Supplied information: Begin

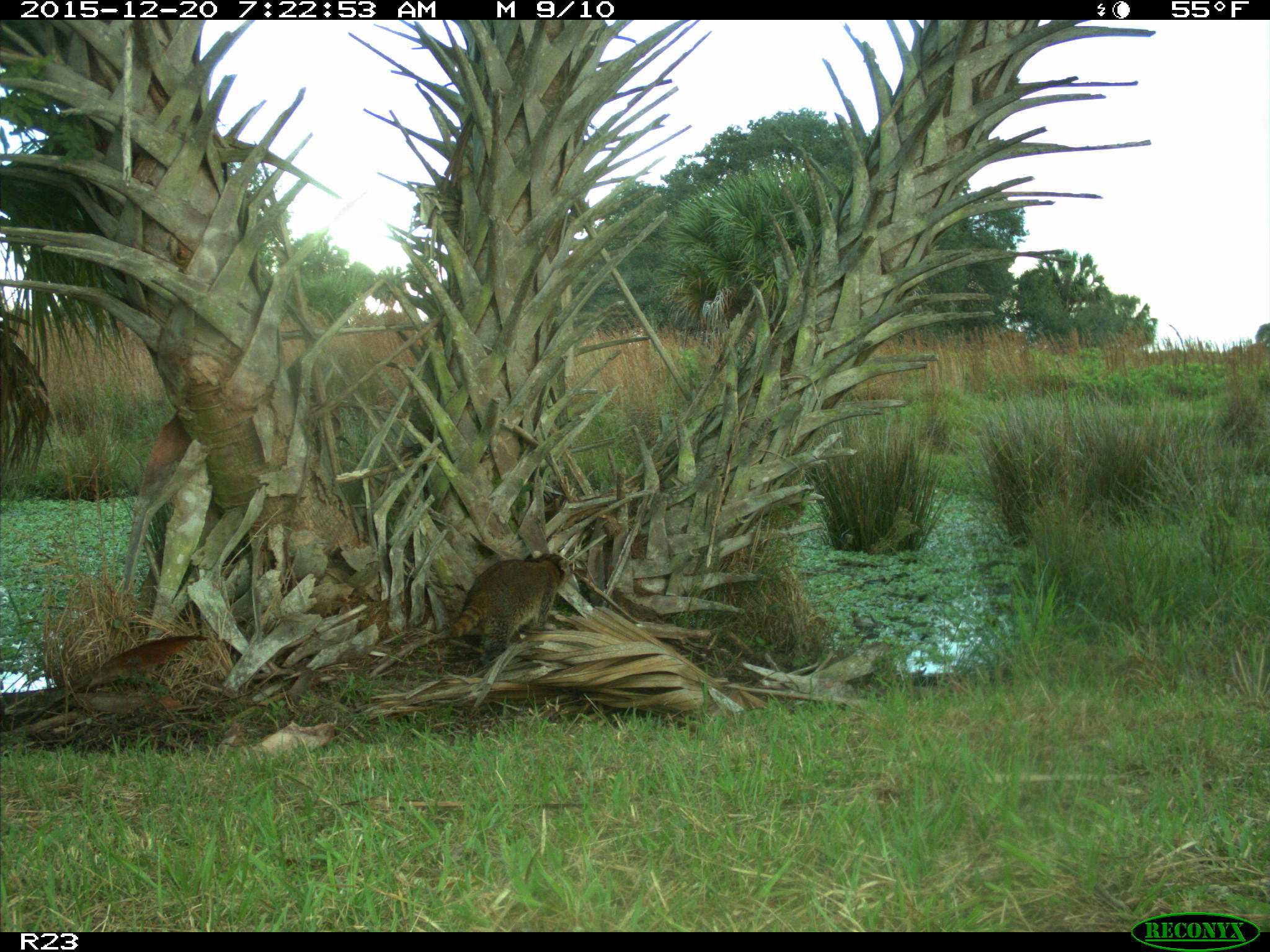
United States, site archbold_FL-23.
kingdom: Animalia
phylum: Chordata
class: Mammalia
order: Carnivora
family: Procyonidae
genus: Procyon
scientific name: Procyon lotor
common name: common raccoon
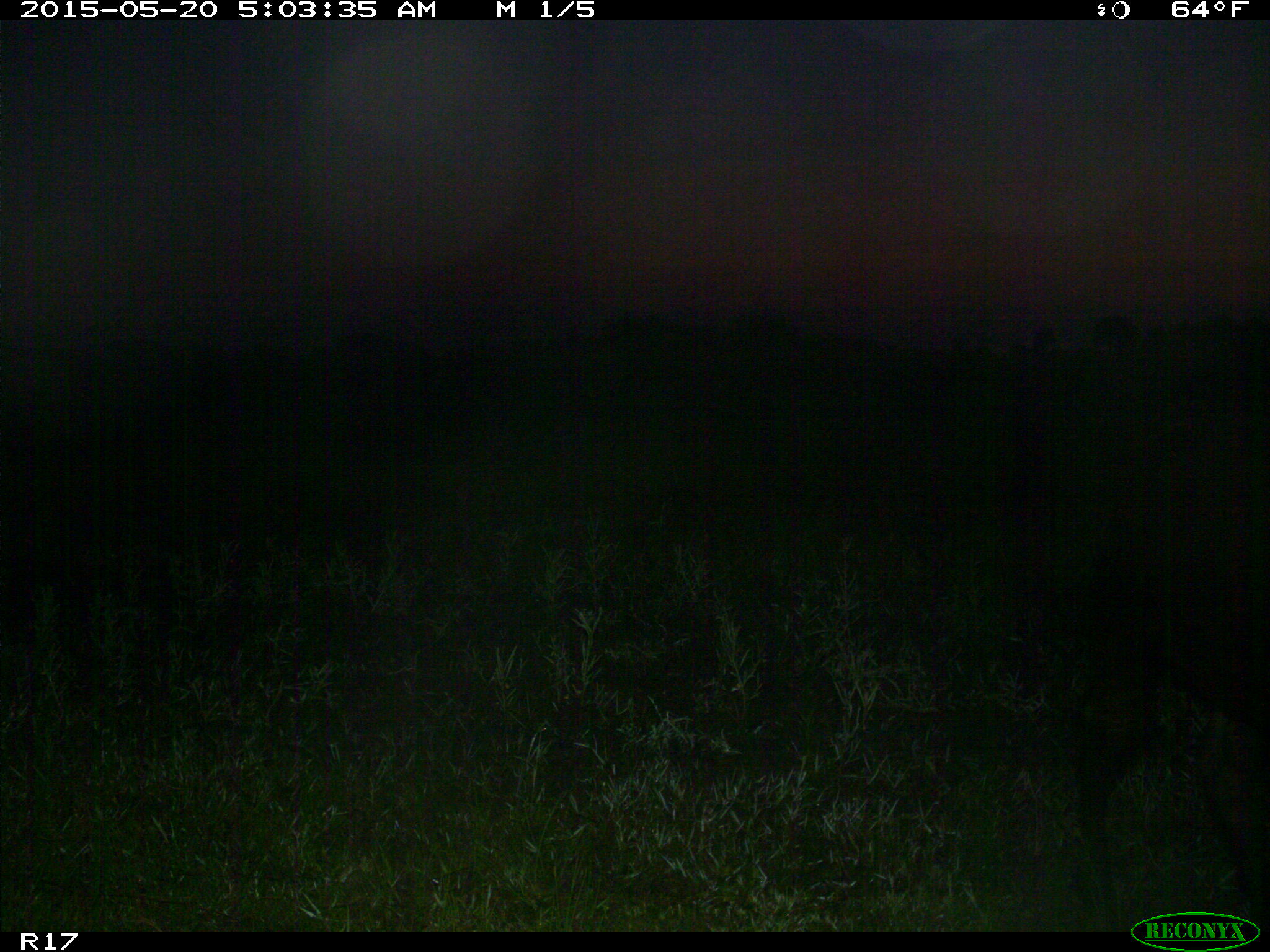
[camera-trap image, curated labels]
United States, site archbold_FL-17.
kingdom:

Supplied information: End

→ The problem
I need each line of the entries that holds the string "United" located and copied.

→ Result for this exercise
United States, site archbold_FL-23.
United States, site archbold_FL-17.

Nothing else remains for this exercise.